“Confirmed Judges, Confirmed Fears” is a blog series documenting the harmful impact of President Trump’s judges on Americans’ rights and liberties.
Trump Judge David Stras of the Eighth Circuit was the author and deciding vote in a 2-1 decision in November 2018 to affirm a lower court order that rejected a claim of ineffective assistance of counsel without an evidentiary hearing in Adetokunbo Olubunmi Adejumo v. U.S. Judge Jane Kelly strongly dissented, explaining that the record did not “conclusively show” that there was no basis for relief, which is required to dismiss such a claim without a hearing. As the majority itself acknowledged, the attorney’s alleged errors could have led to an additional four years or more of imprisonment.
After Adetokunbo Olubunmi Adejumo was convicted for bank fraud and identity theft, he filed a post-conviction motion to vacate his sentence, contending that he had received ineffective assistance of counsel that led to a significant increase in his sentence. Specifically, he maintained that his lawyer had failed to advise him that his decision to testify at a pre-trial release hearing could lead to a decision to increase his sentence, and had failed to continue to contest the government’s claim concerning the amount of loss caused, as a “reasonable attorney” would have done. Under the law, Adejumo was to get an evidentiary hearing on his claims unless the facts and record “conclusively show” that his claims were invalid.

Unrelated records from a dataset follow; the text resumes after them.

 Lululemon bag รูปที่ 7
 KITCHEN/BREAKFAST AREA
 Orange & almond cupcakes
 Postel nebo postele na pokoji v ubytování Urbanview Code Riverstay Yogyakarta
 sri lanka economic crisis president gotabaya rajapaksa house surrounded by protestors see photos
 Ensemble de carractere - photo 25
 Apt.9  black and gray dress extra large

The district court dismissed Adejumo’s claims without a hearing and in a 2-1 decision written by Stras, the Eighth Circuit affirmed. Adejumo’s testimony had resulted in four more years in prison because the judge had concluded that he testified falsely, Stras maintained. Stras continued that Adejumo’s oath to tell the truth should have been enough to warn him, and it was a “speculative risk” that the attorney need not have warned him about the at additional prison time that would result. Judge Kelly strongly disagreed, explaining that the oath was “no substitute” for Adejumo’s lawyer warning him about possible increases in his sentence for the underlying offenses if the judge found that his testimony at the pre-trial release hearing was false. Nor was the risk “remote or speculative,” she explained, because the official commentary on the U.S. Sentencing Guidelines specifically warns of such consequences, which a “reasonable lawyer” should warn a client about. Under those circumstances, she concluded, Adejumo should have received a hearing on his claims.

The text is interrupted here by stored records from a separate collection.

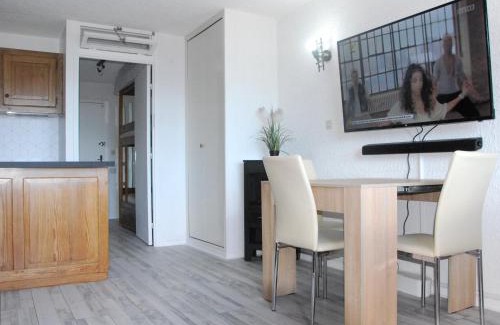 Pra Loup Apartment | Studio rénové proche des pistes avec terrasse et TV grand écran - FR-1-165A-98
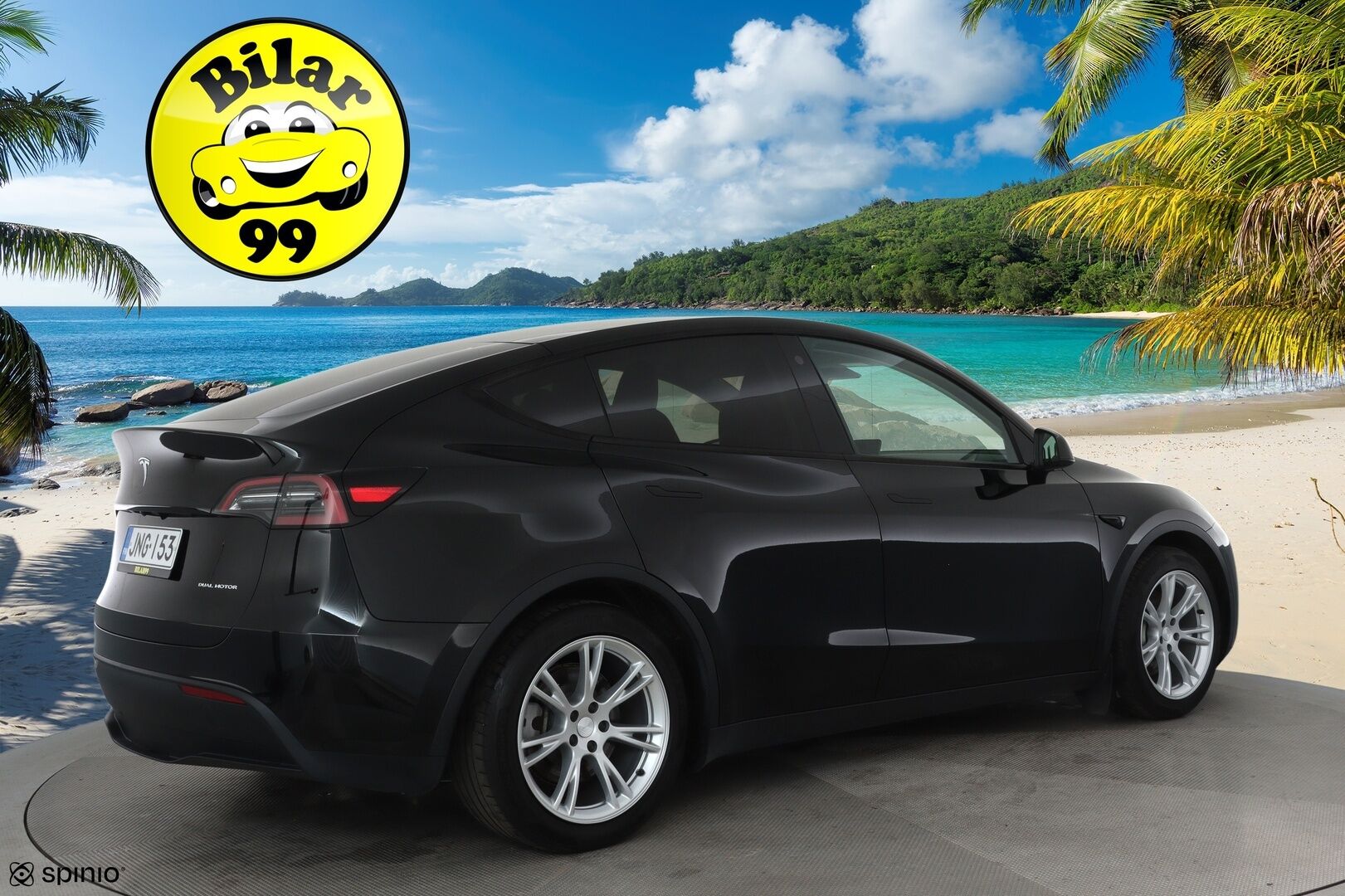 Tesla Model Y 2023 Long Range **Lämpöpumppu / Lasikatto / Matrix-LED / Adapt.Vakkari / P.Kamera / Muistipenkki / Koukku / Navi / Keyless** - 3,99 % KORKOTARJOUS TÄHÄN AUTOON - 1-om suomi-auto / 2x Latauskaapelit / Kahdet Renkaat
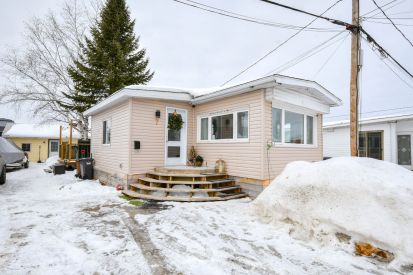 1762 Boul. Maloney E. 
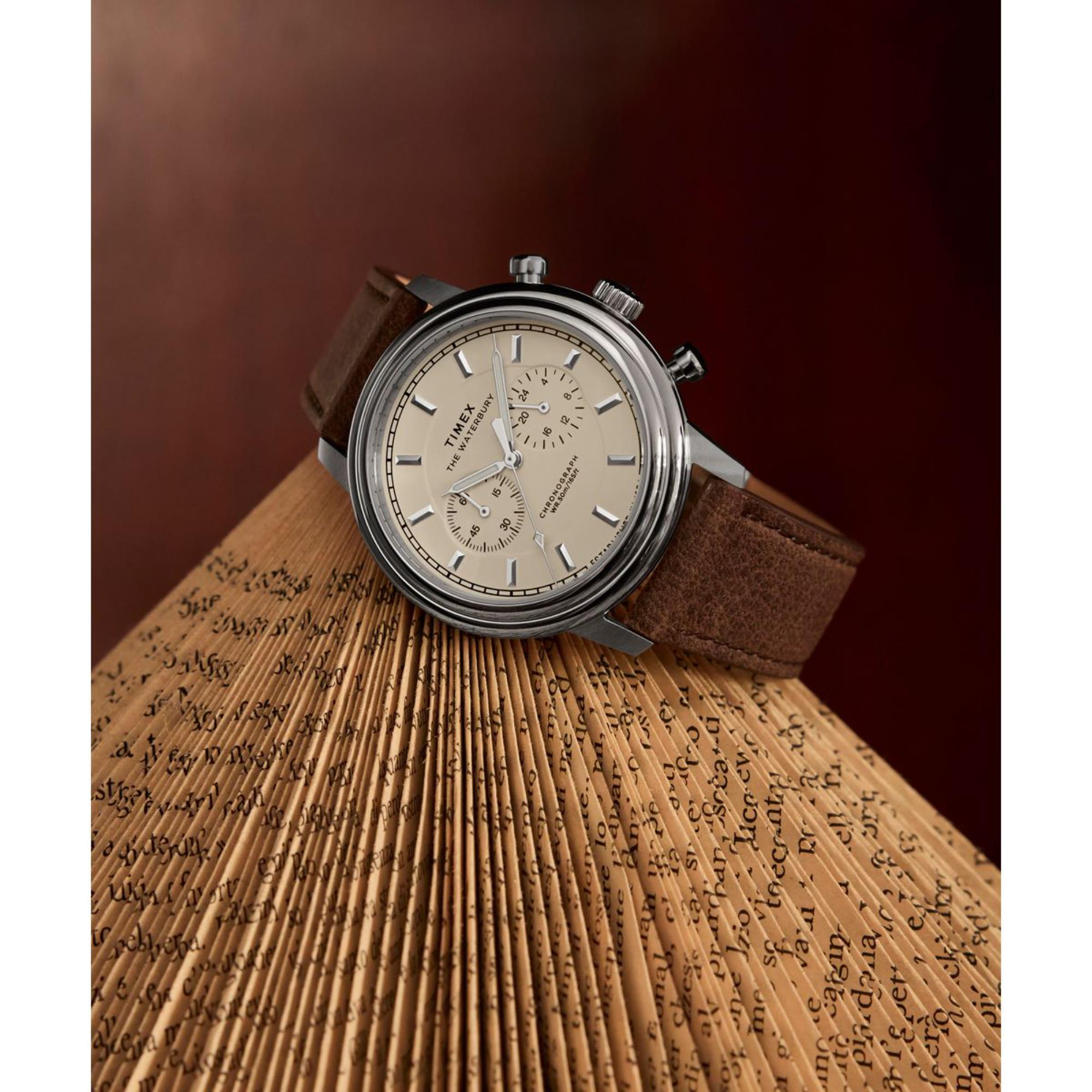 Timex Waterbury Metropolitan Chronograph Cream Dial Stainless Steel Men's Watch TW2Y23500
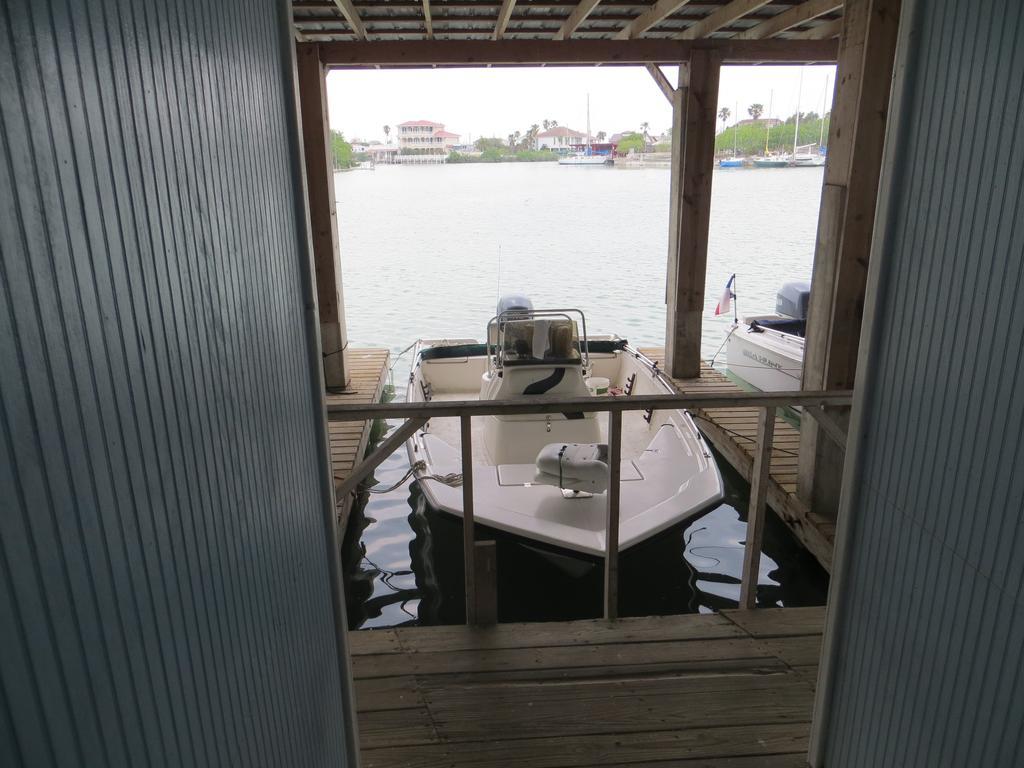 White Sands Inn, Marina, Bar & Grill ポートイザベル エクステリア 写真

Kelly similarly explained that Adejumo should have received a hearing concerning his contention that his lawyer failed to continue to contest the government’s assertion of the loss amount for which he was responsible, which also affected his sentence. The majority had agreed that the government made “confusing” statements on that issue at a hearing, and Kelly found there was a “colorable claim” that Adejumo’s lawyer had erroneously admitted that there was no dispute as to the loss amount. Accordingly, she concluded, Adejumo was at least “entitled to an evidentiary hearing” to resolve “disputed facts” on the issue.